- **Task brief**
Before doing anything else, copy the entries below exactly.
+---+
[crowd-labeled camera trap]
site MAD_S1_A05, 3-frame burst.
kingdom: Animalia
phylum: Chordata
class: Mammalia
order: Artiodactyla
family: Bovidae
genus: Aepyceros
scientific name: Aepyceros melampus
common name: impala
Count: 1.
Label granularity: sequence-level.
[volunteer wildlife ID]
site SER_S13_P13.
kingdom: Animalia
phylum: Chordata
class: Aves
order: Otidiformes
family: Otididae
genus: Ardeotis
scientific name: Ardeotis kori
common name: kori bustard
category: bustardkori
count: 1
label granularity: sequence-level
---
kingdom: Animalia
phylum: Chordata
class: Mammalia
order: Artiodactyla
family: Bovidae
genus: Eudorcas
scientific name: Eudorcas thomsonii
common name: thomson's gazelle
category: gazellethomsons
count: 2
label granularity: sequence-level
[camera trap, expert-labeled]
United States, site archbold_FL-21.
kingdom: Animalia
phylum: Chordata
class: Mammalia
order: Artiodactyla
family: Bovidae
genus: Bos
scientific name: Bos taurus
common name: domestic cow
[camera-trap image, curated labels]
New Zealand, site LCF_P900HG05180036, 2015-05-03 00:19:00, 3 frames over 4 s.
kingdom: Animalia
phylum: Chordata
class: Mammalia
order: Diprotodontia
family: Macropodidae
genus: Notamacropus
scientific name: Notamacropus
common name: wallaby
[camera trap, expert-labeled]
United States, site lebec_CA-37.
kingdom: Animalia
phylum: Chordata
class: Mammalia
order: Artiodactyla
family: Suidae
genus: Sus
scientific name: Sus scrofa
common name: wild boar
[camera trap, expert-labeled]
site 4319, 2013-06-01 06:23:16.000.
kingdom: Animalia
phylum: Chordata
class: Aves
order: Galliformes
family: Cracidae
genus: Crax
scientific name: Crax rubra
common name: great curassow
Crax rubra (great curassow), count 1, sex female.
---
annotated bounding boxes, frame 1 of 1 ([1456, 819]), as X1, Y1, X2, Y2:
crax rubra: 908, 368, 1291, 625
+---+
- **Exercise answer**
[crowd-labeled camera trap]
site MAD_S1_A05, 3-frame burst.
kingdom: Animalia
phylum: Chordata
class: Mammalia
order: Artiodactyla
family: Bovidae
genus: Aepyceros
scientific name: Aepyceros melampus
common name: impala
Count: 1.
Label granularity: sequence-level.
[volunteer wildlife ID]
site SER_S13_P13.
kingdom: Animalia
phylum: Chordata
class: Aves
order: Otidiformes
family: Otididae
genus: Ardeotis
scientific name: Ardeotis kori
common name: kori bustard
category: bustardkori
count: 1
label granularity: sequence-level
---
kingdom: Animalia
phylum: Chordata
class: Mammalia
order: Artiodactyla
family: Bovidae
genus: Eudorcas
scientific name: Eudorcas thomsonii
common name: thomson's gazelle
category: gazellethomsons
count: 2
label granularity: sequence-level
[camera trap, expert-labeled]
United States, site archbold_FL-21.
kingdom: Animalia
phylum: Chordata
class: Mammalia
order: Artiodactyla
family: Bovidae
genus: Bos
scientific name: Bos taurus
common name: domestic cow
[camera-trap image, curated labels]
New Zealand, site LCF_P900HG05180036, 2015-05-03 00:19:00, 3 frames over 4 s.
kingdom: Animalia
phylum: Chordata
class: Mammalia
order: Diprotodontia
family: Macropodidae
genus: Notamacropus
scientific name: Notamacropus
common name: wallaby
[camera trap, expert-labeled]
United States, site lebec_CA-37.
kingdom: Animalia
phylum: Chordata
class: Mammalia
order: Artiodactyla
family: Suidae
genus: Sus
scientific name: Sus scrofa
common name: wild boar
[camera trap, expert-labeled]
site 4319, 2013-06-01 06:23:16.000.
kingdom: Animalia
phylum: Chordata
class: Aves
order: Galliformes
family: Cracidae
genus: Crax
scientific name: Crax rubra
common name: great curassow
Crax rubra (great curassow), count 1, sex female.
---
annotated bounding boxes, frame 1 of 1 ([1456, 819]), as X1, Y1, X2, Y2:
crax rubra: 908, 368, 1291, 625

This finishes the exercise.